About 12 campers moved into the Hotel Place Dupuis, which is managed by Welcome Hall. Most others were moved into east end shelters, but it is hard to account for everybody, he said.

By Tuesday morning, nothing but trampled grass with tent-shaped cutouts of dirt remained in what was once a thriving encampment with as many as 150 residents. (Ivanoh Demers/Radio-Canada)

Watts said many people prefer not to move into shelters where there are rules about consuming drugs and alcohol on site.

"Some people are just resolutely independent and they don't want to be in any facility with any kind of structure," Watts said.

They want the freedom of living outside, and there are several other, more discreet encampments around the city that people continue to reside in, he said.

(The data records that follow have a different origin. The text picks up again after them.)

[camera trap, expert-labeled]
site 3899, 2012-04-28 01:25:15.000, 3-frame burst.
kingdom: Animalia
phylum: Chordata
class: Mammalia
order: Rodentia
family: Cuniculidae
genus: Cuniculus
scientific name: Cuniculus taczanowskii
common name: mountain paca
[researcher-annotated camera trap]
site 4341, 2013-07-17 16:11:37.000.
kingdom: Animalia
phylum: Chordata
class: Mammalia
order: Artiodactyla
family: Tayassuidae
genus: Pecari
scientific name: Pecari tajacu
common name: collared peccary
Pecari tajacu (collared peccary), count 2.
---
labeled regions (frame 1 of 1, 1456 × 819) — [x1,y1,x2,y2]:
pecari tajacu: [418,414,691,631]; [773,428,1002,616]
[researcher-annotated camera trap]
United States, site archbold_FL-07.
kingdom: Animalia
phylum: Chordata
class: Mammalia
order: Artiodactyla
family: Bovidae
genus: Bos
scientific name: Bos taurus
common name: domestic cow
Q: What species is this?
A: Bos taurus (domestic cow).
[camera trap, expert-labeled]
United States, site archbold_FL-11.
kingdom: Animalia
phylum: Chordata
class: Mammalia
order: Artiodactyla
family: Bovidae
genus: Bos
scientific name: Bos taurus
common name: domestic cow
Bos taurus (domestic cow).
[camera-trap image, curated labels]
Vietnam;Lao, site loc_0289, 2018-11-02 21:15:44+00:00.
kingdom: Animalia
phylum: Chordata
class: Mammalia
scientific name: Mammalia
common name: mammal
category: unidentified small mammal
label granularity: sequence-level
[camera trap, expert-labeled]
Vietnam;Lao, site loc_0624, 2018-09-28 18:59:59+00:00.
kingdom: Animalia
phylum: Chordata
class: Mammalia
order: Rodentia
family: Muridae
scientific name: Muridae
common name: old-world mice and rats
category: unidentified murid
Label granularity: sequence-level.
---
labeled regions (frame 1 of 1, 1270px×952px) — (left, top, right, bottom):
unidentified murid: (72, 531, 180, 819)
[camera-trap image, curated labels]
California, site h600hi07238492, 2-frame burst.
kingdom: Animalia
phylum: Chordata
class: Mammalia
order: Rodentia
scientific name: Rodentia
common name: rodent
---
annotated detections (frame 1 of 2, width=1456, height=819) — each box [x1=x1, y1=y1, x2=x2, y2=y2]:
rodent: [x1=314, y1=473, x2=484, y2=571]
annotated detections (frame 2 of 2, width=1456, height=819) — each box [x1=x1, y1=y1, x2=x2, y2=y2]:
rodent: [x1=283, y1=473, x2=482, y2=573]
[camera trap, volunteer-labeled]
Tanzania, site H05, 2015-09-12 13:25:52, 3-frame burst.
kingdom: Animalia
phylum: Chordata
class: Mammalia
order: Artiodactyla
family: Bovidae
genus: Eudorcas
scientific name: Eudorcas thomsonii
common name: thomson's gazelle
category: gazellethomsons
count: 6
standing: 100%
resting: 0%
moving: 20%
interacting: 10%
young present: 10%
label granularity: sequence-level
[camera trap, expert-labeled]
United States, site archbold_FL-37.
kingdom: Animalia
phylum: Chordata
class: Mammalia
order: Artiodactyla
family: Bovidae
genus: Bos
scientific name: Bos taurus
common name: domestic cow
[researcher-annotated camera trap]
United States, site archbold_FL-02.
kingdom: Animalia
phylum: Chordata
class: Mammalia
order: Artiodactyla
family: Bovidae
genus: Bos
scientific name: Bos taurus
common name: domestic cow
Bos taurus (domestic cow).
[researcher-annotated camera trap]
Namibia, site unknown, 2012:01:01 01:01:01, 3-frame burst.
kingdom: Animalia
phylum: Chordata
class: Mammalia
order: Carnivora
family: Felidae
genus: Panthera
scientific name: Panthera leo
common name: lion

Adjusting hotel accommodations to meet demand

Hotel Place Dupuis will now open its doors at 4:30 p.m. starting Wednesday, Watts explained, because that's roughly when warming stations close for the night and it will help prevent a lineup to get in at around 8 p.m. every night.

There has been some pushing and shoving in the lineup as staff strive to check roughly 200 people in as quickly as possible all at the same time. Now, with earlier opening hours, the hope is that the crowd won't bottleneck at the entrance.

With strict hygiene guidelines in place and only three people allowed on the elevator at once, the check-in process does take time, Watts said.

The plan is to speed up that process and adjust the hotel over the course of the winter as about 380 beds are eventually made available.

WATCH | Advocates for the homeless say there are few other good options

Homeless people forced to leave camp following fire

2 years ago
Duration 1:07
As dozens of police and firefighters dismantle the homeless camp next to Notre-Dame Street, community organizers say there are no clear solutions for Montreal's homeless people.

"Overall the hotel is running smoothly," Watts said. "We do need to understand we are dealing with a vulnerable population."

They may be struggling with mental health issues or addiction, he said, and some "may not be the easiest hotel guests, but it's our responsibility to treat them with dignity and care."

The goal is to keep everybody safe and not allow the hotel to be a vector for contagion, while connecting people to Montreal's range of resources and working toward the ultimate goal of ending homelessness, Watts said.

Until then, he said, "what we are looking to do is to continue to serve people in a way that is dignified and in a way that promotes safety because we want to keep everybody safe."